David Nice, on TheArtsdesk: Daniel Kramer … has a few “bad Star Trek episodes” and many good ideas that don’t always join up or else outstay their welcome. Unevennness abounds: hideous costumes and makeup clash with Anish Kapoor’s eventually brilliant designs, singing and conducting are only patchily inspired.

On the other hand, Barry Millington in the London Evening Standard: For English National Opera and its incoming artistic director Daniel Kramer, whose production this is, much has depended on this new Tristan and Isolde, with designs by renowned sculptor Sir Anish Kapoor. It’s a brave and bold show, sometimes idiosyncratic, but at its best (the final act) full of resonant imagery and theatrically enthralling. In short, just what ENO needs. 

More to come.

 

 

Comments

  • pooroperaman says:

    Rupert has it just right – a ghastly production, only saved by Gardner and the orchestra.

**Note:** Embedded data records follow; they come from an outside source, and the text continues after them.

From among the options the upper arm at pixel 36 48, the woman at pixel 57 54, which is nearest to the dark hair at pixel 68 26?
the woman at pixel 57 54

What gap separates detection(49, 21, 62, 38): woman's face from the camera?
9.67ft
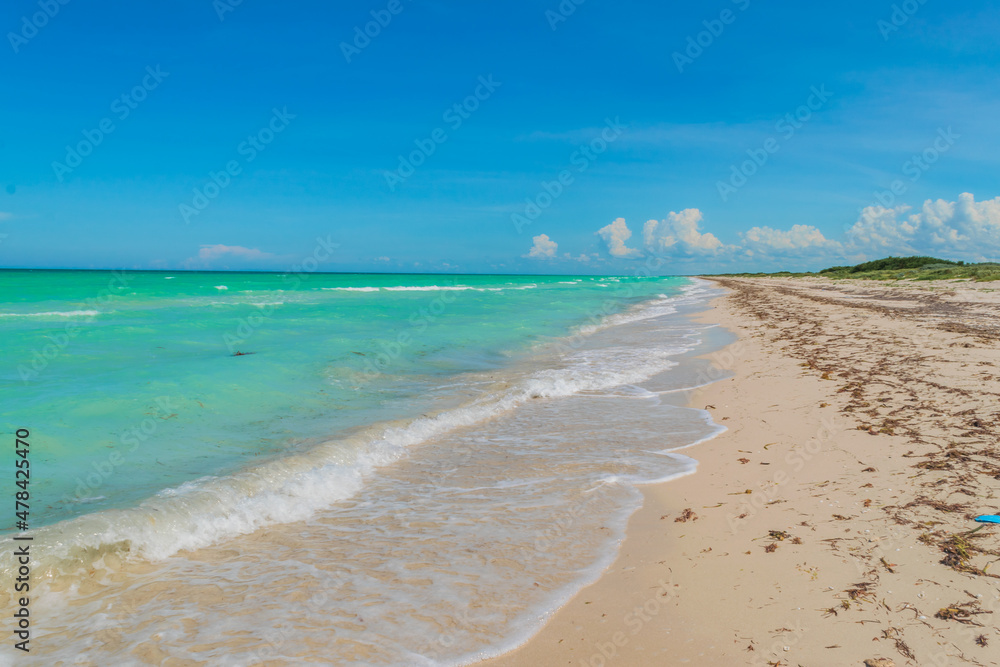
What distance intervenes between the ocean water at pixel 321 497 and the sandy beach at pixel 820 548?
0.39 meters

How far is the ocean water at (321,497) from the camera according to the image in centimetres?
302

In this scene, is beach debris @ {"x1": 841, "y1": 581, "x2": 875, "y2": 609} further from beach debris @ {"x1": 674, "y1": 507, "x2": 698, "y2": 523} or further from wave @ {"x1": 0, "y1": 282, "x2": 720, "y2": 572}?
wave @ {"x1": 0, "y1": 282, "x2": 720, "y2": 572}

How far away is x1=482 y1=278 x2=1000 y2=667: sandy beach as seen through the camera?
8.46ft

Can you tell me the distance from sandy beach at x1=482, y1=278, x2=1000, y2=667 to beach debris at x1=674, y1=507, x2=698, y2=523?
16 mm

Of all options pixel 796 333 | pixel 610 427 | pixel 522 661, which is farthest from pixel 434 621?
pixel 796 333

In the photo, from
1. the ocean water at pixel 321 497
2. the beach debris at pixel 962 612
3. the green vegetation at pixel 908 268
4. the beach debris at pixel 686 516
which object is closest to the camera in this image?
the beach debris at pixel 962 612

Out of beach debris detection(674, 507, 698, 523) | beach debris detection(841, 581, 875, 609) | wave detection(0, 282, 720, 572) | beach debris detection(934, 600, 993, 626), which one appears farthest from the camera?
beach debris detection(674, 507, 698, 523)

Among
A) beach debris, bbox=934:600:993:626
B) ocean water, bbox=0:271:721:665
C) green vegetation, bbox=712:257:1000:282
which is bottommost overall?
ocean water, bbox=0:271:721:665

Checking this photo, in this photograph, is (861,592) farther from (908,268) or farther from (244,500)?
(908,268)

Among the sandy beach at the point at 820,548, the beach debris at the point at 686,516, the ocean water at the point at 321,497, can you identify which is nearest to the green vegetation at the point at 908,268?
the sandy beach at the point at 820,548

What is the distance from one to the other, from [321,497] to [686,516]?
332 centimetres

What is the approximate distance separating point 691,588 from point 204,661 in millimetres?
2784

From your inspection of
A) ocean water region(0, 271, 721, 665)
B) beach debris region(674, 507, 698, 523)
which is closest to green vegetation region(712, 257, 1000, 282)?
ocean water region(0, 271, 721, 665)

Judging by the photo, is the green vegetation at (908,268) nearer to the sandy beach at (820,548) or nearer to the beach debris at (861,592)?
the sandy beach at (820,548)
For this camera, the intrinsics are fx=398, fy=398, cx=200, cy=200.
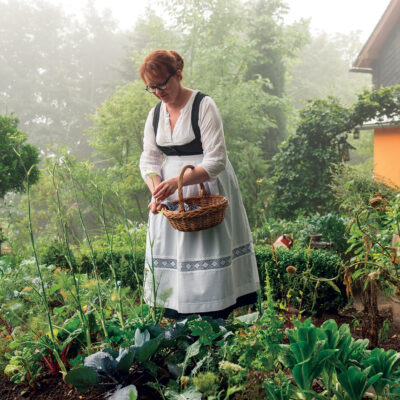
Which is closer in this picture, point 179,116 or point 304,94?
point 179,116

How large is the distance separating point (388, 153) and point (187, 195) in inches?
243

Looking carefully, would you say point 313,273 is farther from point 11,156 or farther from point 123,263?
point 11,156

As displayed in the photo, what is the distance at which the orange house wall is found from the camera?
7054 millimetres

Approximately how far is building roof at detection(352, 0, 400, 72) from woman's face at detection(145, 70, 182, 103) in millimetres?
10129

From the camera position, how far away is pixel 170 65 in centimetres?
222

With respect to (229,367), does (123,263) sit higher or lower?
lower

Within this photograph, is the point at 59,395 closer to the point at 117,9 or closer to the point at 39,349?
the point at 39,349

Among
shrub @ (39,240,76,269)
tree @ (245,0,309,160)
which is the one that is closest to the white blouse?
shrub @ (39,240,76,269)

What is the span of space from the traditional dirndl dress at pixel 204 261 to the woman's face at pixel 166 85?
1.22 ft

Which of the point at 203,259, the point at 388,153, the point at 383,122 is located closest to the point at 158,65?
the point at 203,259

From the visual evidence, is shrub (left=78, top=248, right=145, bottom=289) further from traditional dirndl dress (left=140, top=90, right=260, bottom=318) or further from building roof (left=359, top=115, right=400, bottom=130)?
building roof (left=359, top=115, right=400, bottom=130)

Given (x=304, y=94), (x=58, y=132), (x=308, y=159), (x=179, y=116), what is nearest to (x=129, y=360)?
(x=179, y=116)

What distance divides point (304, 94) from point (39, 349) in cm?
2969

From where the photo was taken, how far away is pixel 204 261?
2270 mm
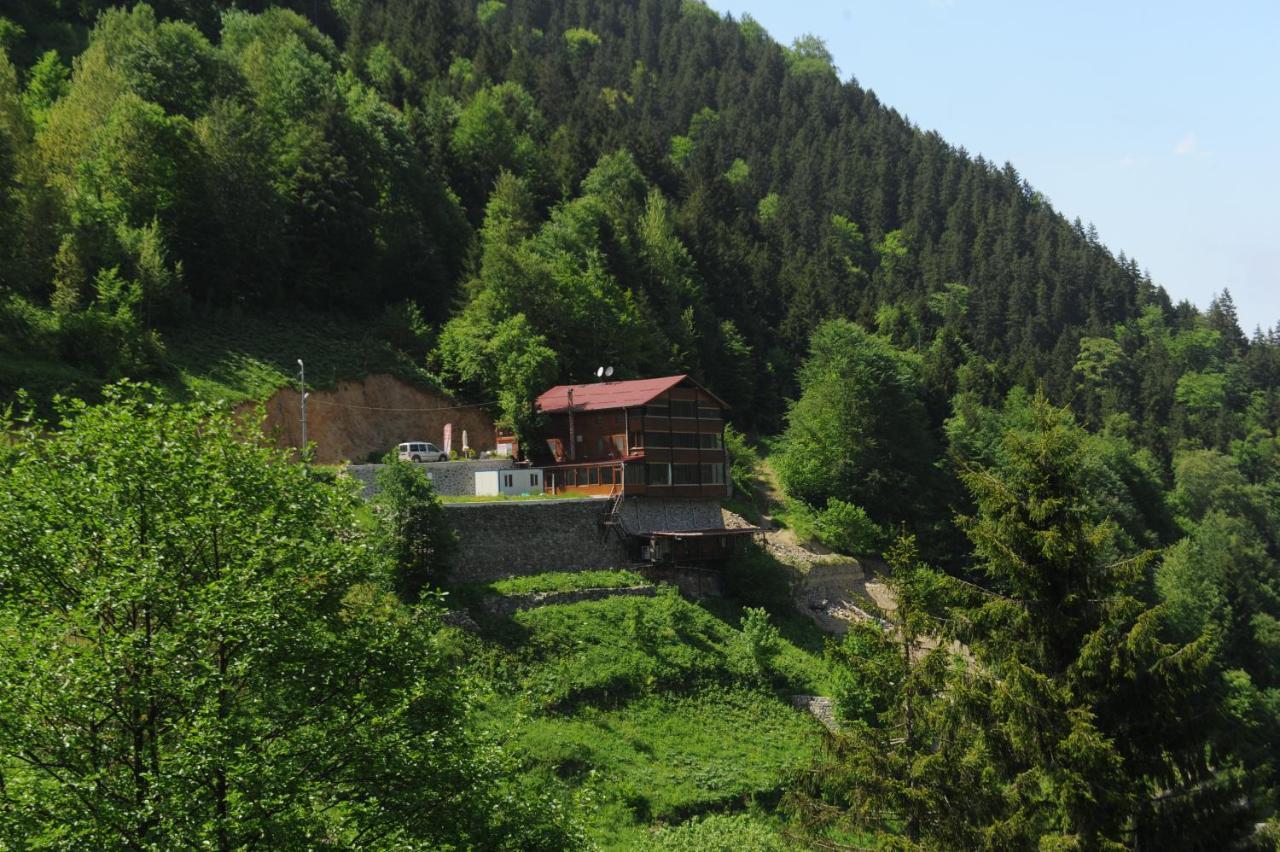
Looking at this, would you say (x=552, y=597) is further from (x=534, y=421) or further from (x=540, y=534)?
(x=534, y=421)

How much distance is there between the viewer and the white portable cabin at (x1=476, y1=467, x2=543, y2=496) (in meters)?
43.4

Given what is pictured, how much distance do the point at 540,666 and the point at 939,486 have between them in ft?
115

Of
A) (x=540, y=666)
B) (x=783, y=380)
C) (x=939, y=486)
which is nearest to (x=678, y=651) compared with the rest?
(x=540, y=666)

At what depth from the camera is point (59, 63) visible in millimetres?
66375

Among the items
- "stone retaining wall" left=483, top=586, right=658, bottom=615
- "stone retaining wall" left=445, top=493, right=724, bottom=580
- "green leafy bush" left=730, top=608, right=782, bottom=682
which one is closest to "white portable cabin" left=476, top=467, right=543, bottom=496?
"stone retaining wall" left=445, top=493, right=724, bottom=580

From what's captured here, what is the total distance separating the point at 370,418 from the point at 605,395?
450 inches

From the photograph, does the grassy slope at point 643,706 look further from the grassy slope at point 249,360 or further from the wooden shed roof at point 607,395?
the grassy slope at point 249,360

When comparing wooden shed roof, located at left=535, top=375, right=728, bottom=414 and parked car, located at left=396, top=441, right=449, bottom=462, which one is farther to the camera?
parked car, located at left=396, top=441, right=449, bottom=462

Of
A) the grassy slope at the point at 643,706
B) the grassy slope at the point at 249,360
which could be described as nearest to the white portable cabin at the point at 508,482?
the grassy slope at the point at 643,706

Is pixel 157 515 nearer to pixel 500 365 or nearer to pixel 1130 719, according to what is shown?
pixel 1130 719

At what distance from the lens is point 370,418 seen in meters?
50.1

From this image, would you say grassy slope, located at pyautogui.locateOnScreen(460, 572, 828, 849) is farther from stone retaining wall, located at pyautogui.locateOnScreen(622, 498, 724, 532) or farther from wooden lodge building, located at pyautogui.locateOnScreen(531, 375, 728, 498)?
wooden lodge building, located at pyautogui.locateOnScreen(531, 375, 728, 498)

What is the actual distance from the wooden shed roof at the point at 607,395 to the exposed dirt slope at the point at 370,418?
564 centimetres

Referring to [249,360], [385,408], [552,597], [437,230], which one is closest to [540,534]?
[552,597]
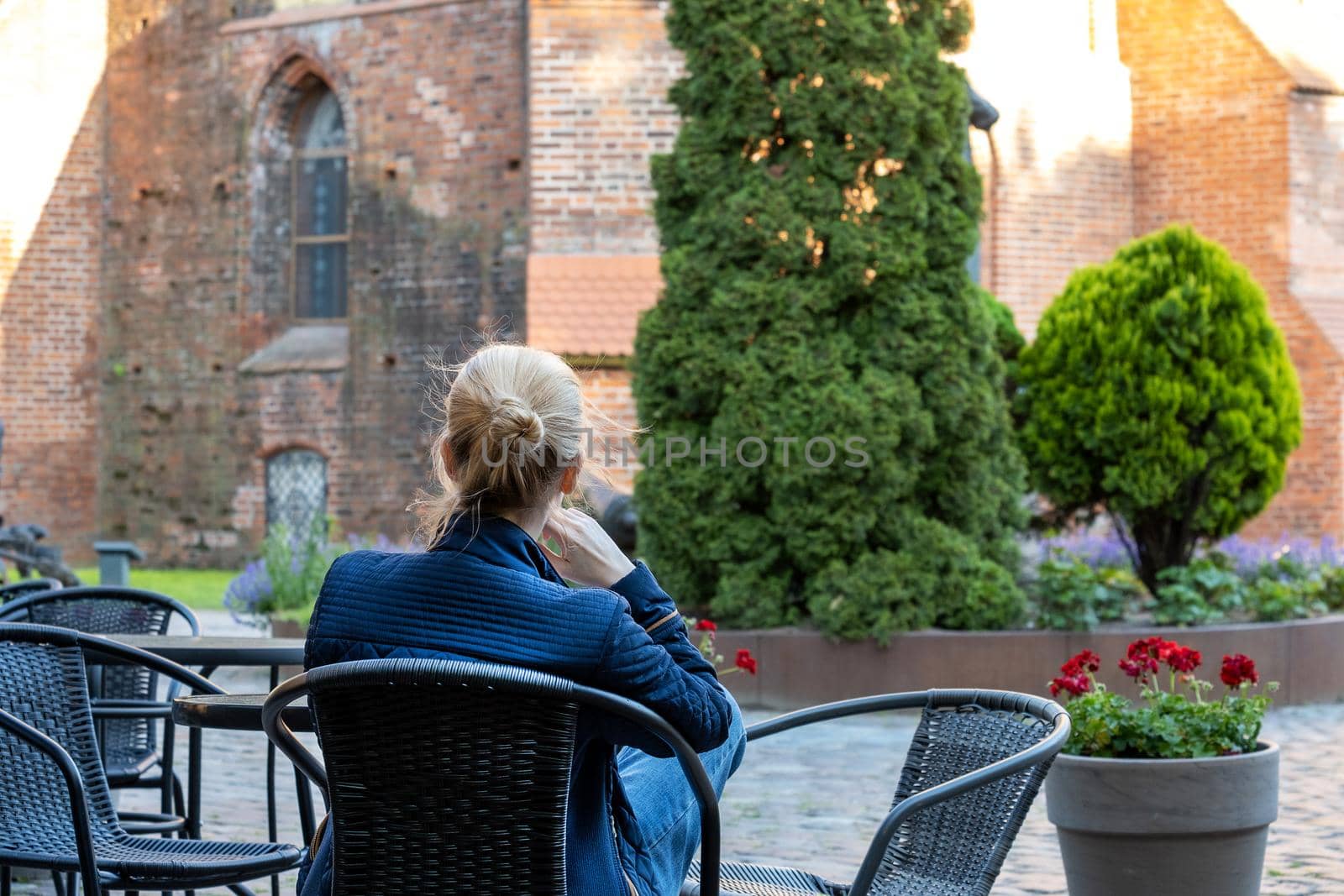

    If the board wanted to kill the company off, their best bet would be to put Daniel Kramer in charge. Oh, hang on…

    • David Nice says:

      Be careful not to confuse director with Artistic Director. After all, I wouldn’t say that most of Kasper Holten’s productions have been successful (though unlike most I loved his Onegin), yet he has been a Good Thing for the Royal Opera, and always willing to engage with anyone who wants to ask him anything. So don’t judge too soon, and be wary of following the journalistic line of loading all hopes on to this production (not as good as at least two others this season so far, where artistic standards have never been higher).

  • Tantris says:

    Having been bludgeoned by the sheer ghastliness of Acts 1 and 2, I hadn’t the resolve left to endure Act 3. I’m no traditionalist, but it was mainly execrable.

    What a disappointment.

  • Hugh Mather says:

    None of them have even mentioned the quality of the singing and the music in general. Not sure they have their priorities right. Isn’t this what it’s all about ? If it’s the usual crazy production, you can always close your eyes and enjoy Wagner…

    • Nick says:

      Presumably for the very obvious reason that only parts of reviews are included, those parts specifically relating to the direction. After all, the director is the man who has been hailed as the saviour of the fast-sinking ENO. Granted this concept would have been completed before his appointment, but there seems little set the heather on fire here. Wonder what omens are floating around in the witches’ cauldron!

    • David Nice says:

      Of course we all did, Mr Mather. Skelton has to be (and mostly was) the first point of praise, closely followed by Cargill and Rose. And there was plenty to say about Gardner’s slow tempi at times, as to whether one bought them or not (I didn’t, since they seemed to lack Goodall’s intensity).